# Kutipan untuk Dibaca

Padahal saya ingin menulis tentang “booming” cangkang yang kini menjadi tren ekspor. Berapa pun banyaknya. Jutaan ton pun akan di tampung. Bisa ke satu negara tujuan.

Itulah yang saya dengar dari seorang teman tentang kebutuhan cangkang untuk bahan bakar boiler guna penggerak turbin-turbin pabrik yang enerjinya hijau.

Teman yang sudah memulai ekspor cangkang. Sudah sekian ratus ribu ton. Yang membawa ke timbunan cangkang bak gunung kecil di sebuah lokasi pabrik miliknya.

Dan ketika saya tawarkan untuk mendatangkan cangkang dari negeri saya ia melengos. “Payah. Jauh. Apa aman?”

Saya terjengkang  kata akhir yang ia ucapkan. “Apa aman.”

Kesannya menyeramkam. Sepertinya negeri saya belum aman, Seakan masih ada perang seperti rusia lawan ukraina. Yang untuk selanjutnya saya nggak ingin menanyakan tentang cangkang dari tanah air saya itu.

Padahal alpine green energi, pabrik cangkang di Ladong, kok nggak jadi masalah. Cuma yang jadi masalah ekspornya masih dalam hitungan ribuan. Lima hingga sepuluh ribu ton. Sedang sang teman udah ratusan ribu.

Ya saya maklum beda klasnya.

Maklum  juga ketika ia menjelaskan tentang cangkang yang mampu menggerakkan jenis mesin berbasis uap

Nilai ekspornya, seperti yang dikatakan sang teman, untuk tahun lalu saja mencapai enam trilun rupiah. Tentu bukan hanya dia sendiri eksportirnya. Keroyokan.

Namun begitu ia juga mengeluh tentang prospek ekspor ini.

“Pajak dan cukainya mahal,” katanya.

# Data yang Diberikan
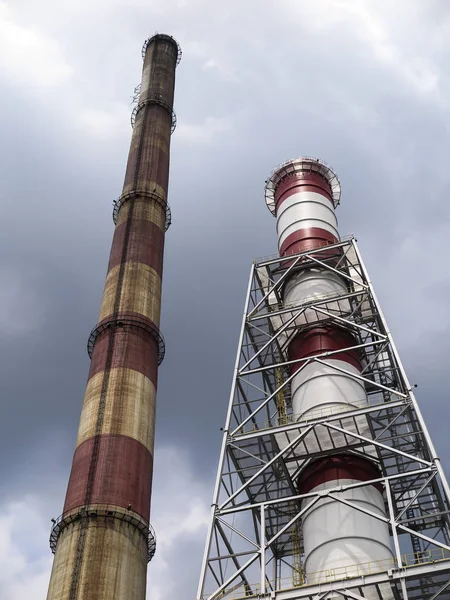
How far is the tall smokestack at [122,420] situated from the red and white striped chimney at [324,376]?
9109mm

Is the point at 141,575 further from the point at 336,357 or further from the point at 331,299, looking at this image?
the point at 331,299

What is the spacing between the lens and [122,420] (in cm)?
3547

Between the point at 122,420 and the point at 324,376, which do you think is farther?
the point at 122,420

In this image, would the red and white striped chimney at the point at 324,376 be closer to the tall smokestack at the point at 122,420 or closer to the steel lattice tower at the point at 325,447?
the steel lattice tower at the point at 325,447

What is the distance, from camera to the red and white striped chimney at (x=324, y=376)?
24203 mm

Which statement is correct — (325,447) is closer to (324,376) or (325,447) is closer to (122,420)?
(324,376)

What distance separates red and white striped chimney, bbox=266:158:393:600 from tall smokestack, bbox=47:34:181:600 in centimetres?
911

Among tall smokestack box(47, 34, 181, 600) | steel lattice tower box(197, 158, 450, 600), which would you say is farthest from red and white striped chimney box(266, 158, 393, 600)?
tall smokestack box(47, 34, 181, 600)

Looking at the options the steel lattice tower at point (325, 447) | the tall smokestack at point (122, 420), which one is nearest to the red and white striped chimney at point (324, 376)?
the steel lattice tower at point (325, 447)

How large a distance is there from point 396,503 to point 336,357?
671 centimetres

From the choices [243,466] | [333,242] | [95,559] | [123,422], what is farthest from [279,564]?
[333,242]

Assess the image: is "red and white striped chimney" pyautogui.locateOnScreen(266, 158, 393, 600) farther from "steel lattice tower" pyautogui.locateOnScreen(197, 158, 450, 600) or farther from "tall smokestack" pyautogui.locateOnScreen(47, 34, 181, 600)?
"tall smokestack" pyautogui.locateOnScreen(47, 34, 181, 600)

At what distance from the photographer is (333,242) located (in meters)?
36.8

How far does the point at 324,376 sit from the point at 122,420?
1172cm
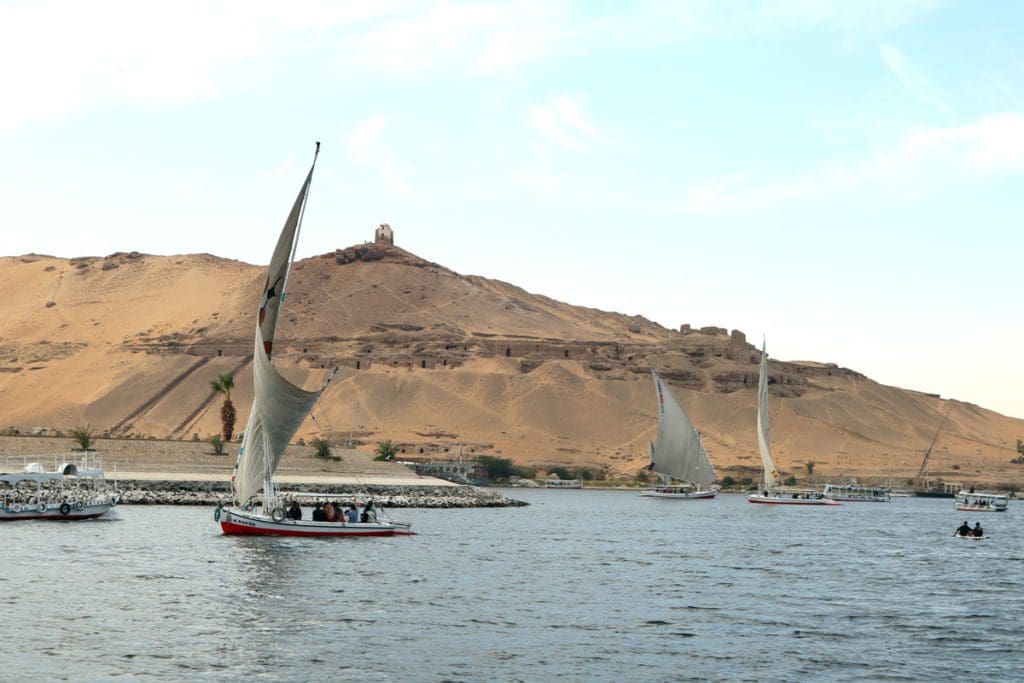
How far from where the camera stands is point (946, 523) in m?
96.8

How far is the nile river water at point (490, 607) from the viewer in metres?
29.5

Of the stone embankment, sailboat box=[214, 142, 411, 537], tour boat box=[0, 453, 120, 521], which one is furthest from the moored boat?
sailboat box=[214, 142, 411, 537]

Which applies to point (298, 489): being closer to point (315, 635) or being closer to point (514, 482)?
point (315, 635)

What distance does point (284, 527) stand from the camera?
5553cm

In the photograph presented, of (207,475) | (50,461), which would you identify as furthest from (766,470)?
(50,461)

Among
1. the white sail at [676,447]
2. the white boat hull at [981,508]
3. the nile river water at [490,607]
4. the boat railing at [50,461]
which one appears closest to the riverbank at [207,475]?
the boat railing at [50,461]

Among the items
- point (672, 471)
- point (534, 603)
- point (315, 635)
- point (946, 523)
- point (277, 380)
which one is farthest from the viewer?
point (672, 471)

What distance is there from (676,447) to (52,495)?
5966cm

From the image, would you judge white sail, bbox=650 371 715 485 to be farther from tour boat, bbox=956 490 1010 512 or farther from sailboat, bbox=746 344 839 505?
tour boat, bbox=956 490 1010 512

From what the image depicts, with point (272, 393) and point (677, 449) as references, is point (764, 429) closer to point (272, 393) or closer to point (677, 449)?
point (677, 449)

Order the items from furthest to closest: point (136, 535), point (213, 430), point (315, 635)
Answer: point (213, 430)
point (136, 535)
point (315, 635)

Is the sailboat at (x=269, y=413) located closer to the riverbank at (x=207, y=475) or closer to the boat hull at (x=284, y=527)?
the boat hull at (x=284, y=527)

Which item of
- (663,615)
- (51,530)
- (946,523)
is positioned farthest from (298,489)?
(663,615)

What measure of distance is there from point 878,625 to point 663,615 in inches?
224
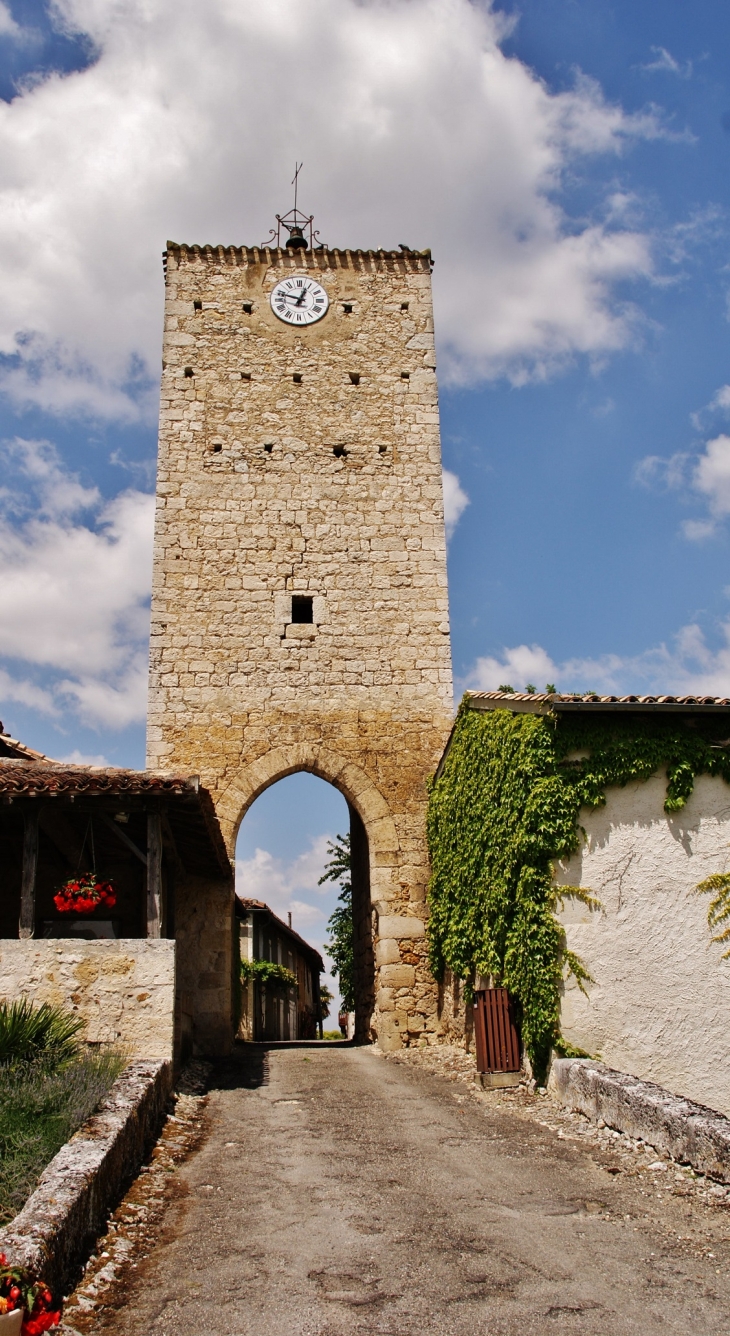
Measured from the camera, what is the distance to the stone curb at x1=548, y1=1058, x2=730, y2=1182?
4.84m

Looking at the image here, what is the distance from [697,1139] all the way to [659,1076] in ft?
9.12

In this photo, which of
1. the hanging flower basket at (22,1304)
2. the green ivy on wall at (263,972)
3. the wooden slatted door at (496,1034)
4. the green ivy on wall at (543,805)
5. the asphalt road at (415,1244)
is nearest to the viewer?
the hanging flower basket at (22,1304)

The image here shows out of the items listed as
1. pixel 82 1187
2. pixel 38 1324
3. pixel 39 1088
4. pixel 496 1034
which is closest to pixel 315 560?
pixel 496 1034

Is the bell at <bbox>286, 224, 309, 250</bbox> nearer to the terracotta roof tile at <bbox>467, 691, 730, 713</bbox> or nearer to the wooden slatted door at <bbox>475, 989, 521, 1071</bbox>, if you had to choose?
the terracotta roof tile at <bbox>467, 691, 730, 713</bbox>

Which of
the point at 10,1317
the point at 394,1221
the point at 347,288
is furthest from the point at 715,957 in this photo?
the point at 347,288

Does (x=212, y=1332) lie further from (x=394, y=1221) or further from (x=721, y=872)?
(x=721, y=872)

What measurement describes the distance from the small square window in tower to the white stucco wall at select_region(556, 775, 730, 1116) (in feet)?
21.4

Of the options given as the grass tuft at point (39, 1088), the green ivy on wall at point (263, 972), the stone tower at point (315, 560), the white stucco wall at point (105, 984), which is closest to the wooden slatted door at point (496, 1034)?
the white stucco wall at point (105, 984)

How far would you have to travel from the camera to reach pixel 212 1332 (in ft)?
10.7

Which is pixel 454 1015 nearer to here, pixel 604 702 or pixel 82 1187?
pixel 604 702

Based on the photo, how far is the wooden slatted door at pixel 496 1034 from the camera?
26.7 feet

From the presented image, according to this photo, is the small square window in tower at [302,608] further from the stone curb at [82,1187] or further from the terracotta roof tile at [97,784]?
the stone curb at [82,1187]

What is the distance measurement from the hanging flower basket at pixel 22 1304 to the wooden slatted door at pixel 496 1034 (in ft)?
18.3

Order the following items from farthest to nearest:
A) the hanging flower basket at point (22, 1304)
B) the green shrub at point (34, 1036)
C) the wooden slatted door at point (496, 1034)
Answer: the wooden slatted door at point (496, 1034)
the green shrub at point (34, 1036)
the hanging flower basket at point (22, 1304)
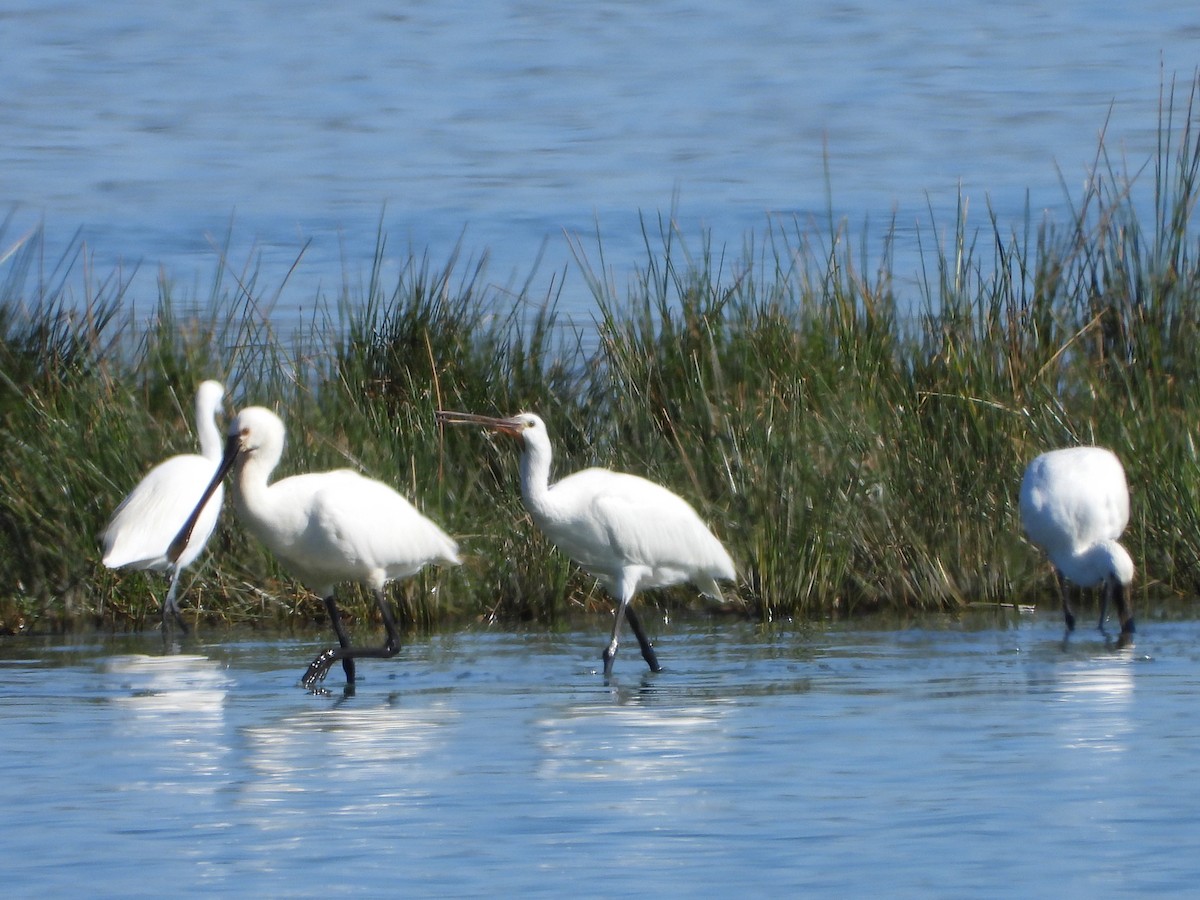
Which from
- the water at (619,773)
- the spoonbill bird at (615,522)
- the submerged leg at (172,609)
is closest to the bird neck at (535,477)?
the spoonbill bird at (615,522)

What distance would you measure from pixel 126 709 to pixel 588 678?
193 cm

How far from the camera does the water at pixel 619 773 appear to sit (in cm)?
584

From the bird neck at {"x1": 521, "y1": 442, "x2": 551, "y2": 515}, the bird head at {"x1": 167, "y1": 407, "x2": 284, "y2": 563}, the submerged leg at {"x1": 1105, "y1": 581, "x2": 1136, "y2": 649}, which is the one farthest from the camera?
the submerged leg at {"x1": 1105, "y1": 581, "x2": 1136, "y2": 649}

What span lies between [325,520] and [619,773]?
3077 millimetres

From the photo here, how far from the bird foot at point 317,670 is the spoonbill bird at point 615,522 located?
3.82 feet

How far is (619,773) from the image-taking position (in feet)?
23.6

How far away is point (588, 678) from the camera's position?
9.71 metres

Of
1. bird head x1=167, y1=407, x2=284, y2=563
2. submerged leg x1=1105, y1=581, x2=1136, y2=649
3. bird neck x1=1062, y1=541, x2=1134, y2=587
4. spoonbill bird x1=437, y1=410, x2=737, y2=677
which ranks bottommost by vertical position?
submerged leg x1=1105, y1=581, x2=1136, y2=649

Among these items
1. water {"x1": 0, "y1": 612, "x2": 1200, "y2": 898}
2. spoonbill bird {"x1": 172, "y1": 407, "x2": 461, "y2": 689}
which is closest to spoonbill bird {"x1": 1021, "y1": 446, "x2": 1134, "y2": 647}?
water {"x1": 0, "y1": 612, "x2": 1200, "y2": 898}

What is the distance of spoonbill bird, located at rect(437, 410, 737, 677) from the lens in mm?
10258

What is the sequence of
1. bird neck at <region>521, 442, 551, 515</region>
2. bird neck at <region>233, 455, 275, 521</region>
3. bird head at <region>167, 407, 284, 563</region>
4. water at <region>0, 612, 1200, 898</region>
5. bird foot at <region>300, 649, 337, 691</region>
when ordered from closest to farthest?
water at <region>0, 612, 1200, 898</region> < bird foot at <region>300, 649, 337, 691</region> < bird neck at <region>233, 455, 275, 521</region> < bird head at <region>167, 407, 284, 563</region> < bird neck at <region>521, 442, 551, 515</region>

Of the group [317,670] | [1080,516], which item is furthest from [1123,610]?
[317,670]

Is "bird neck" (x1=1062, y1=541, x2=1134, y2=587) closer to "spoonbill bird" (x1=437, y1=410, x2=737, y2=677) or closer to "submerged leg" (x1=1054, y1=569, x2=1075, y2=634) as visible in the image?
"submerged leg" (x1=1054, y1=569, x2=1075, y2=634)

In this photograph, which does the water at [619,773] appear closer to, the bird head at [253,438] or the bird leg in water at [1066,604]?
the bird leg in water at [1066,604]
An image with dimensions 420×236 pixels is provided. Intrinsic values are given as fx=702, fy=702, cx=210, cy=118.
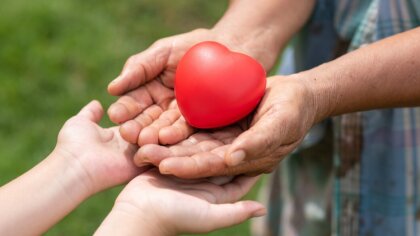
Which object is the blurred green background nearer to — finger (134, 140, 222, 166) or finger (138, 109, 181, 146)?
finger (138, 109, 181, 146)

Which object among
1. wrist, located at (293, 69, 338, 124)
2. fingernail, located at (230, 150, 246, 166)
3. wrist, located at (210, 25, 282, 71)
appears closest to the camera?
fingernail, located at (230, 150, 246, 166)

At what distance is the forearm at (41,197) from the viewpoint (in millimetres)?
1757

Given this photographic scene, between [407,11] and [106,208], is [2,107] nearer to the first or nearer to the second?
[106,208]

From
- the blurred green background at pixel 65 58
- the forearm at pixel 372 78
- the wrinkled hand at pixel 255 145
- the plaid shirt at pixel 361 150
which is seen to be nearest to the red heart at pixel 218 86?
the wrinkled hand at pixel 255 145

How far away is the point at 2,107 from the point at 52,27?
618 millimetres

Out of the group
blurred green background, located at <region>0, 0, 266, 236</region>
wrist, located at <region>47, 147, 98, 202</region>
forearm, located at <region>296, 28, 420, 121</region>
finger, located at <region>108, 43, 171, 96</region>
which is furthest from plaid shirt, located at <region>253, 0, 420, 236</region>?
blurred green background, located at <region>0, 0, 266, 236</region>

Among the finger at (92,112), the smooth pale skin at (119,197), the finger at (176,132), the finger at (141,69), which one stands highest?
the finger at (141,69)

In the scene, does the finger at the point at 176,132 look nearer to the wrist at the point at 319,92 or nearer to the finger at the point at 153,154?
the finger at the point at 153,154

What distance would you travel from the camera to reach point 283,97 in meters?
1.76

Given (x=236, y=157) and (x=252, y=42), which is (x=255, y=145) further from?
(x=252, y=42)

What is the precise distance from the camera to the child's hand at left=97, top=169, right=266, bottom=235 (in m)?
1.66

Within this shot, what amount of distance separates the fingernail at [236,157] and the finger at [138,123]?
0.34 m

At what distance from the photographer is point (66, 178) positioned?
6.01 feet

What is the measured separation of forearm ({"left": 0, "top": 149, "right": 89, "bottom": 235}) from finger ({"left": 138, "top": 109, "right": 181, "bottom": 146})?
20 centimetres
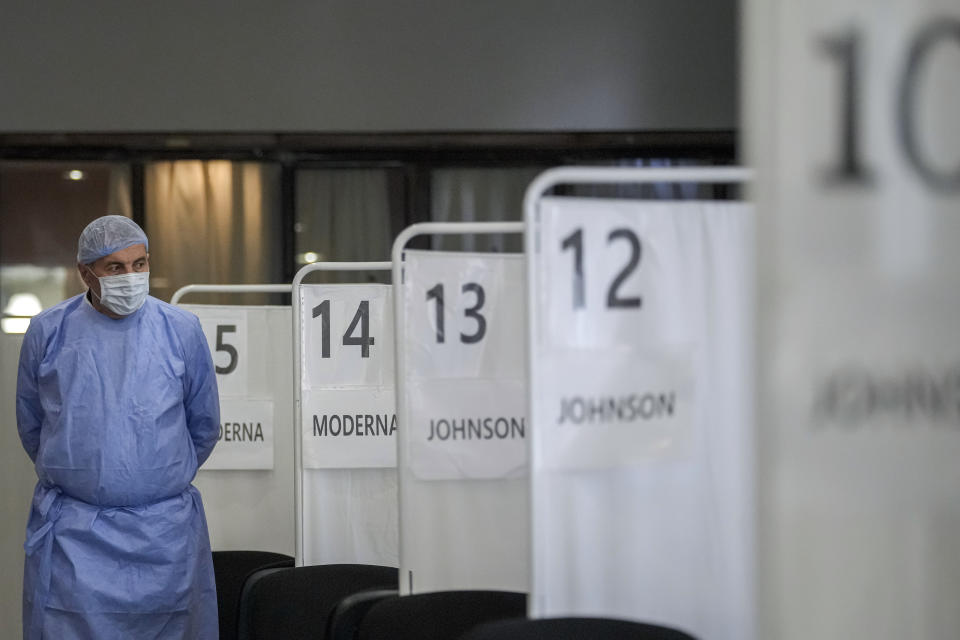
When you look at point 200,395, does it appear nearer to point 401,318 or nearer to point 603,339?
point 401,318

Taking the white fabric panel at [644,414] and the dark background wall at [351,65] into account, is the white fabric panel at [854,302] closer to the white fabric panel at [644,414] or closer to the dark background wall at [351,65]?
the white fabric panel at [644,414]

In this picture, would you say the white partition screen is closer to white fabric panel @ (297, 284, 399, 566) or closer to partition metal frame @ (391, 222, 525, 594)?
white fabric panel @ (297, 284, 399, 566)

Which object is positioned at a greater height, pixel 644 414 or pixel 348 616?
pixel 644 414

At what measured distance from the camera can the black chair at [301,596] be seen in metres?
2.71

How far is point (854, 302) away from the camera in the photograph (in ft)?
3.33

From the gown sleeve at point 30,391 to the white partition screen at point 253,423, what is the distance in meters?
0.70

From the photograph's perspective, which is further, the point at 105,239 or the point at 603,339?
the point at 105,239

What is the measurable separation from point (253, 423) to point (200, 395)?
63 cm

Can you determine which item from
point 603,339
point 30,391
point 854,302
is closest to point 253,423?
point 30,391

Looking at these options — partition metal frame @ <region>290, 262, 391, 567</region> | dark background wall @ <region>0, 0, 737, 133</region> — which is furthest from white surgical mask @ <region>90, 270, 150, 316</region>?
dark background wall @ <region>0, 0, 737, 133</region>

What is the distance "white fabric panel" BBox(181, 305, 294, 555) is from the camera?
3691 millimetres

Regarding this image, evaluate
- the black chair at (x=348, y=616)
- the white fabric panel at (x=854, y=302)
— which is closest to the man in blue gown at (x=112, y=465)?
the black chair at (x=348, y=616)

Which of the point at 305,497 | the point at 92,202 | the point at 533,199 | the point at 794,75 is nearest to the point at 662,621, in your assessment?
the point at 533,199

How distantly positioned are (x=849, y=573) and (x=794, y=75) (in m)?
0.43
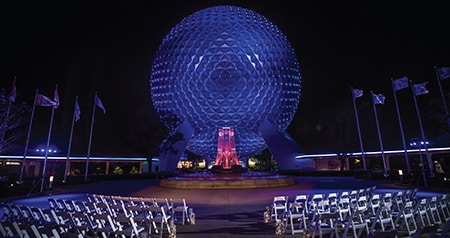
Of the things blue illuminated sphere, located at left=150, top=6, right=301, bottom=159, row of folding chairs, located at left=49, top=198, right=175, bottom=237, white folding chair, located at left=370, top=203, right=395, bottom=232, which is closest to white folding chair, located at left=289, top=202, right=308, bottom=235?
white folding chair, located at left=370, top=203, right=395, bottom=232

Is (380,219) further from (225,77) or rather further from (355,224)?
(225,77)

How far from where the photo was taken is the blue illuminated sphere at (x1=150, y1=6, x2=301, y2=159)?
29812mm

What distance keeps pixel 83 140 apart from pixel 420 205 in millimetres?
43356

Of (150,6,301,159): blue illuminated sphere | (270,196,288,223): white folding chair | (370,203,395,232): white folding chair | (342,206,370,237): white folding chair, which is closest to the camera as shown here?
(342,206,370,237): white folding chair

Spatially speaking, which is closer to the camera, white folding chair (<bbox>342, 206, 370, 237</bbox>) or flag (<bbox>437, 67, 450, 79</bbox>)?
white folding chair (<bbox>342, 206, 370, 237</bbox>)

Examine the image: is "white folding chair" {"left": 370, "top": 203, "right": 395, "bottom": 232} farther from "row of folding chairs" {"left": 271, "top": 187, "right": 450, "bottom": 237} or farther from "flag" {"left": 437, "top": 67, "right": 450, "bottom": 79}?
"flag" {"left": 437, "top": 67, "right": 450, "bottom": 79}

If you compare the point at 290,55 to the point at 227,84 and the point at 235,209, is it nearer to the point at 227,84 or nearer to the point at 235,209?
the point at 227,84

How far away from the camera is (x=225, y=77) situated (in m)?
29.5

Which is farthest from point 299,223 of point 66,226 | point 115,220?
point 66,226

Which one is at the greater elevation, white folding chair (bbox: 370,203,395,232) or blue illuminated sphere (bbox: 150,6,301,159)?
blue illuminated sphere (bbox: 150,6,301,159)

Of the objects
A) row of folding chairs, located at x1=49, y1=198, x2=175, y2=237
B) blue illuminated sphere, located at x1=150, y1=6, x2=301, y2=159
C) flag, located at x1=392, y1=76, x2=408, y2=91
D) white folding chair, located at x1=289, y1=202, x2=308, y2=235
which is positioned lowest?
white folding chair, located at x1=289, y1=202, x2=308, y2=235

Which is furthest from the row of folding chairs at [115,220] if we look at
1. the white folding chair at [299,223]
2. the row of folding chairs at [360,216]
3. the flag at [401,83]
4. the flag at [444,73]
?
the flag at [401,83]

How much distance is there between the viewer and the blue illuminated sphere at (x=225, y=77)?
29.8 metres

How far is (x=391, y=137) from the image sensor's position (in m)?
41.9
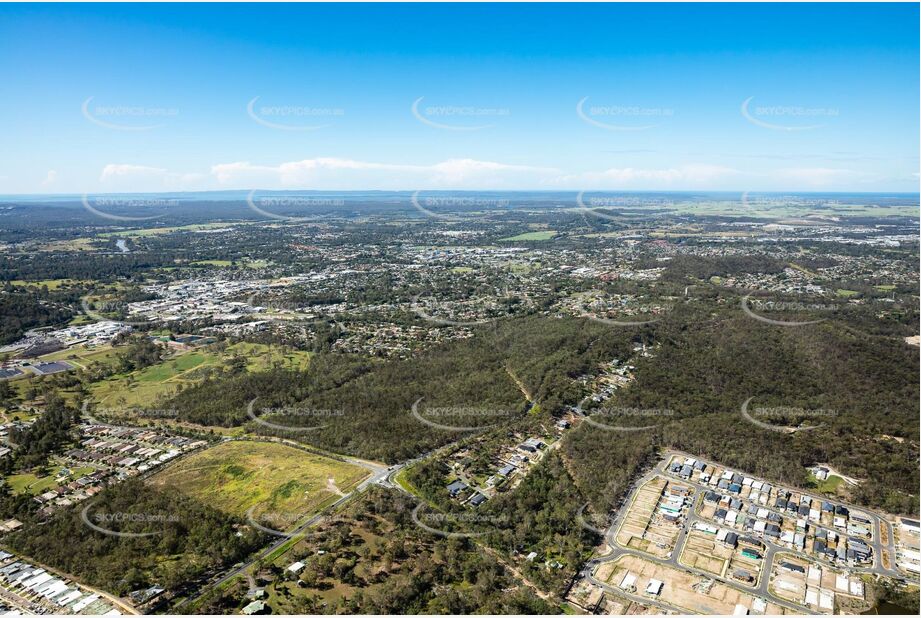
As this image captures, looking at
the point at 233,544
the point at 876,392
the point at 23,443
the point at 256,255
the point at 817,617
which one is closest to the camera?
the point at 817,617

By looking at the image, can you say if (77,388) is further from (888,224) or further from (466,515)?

# Tujuan 1
Dalam kutipan tentang ekspor cangkang, berapa jumlah ekspor pabrik cangkang di Ladong?
# Tujuan 2
Salin kata demi kata bagian kutipan tentang ekspor cangkang, mulai dari "Kesannya menyeramkam. Sepertinya" dan berakhir pada "air saya itu.".
Entri-entri ini diambil dari sumber lain.

# Hasil 1
Lima hingga sepuluh ribu ton.

# Hasil 2
Kesannya menyeramkam. Sepertinya negeri saya belum aman, Seakan masih ada perang seperti rusia lawan ukraina. Yang untuk selanjutnya saya nggak ingin menanyakan tentang cangkang dari tanah air saya itu.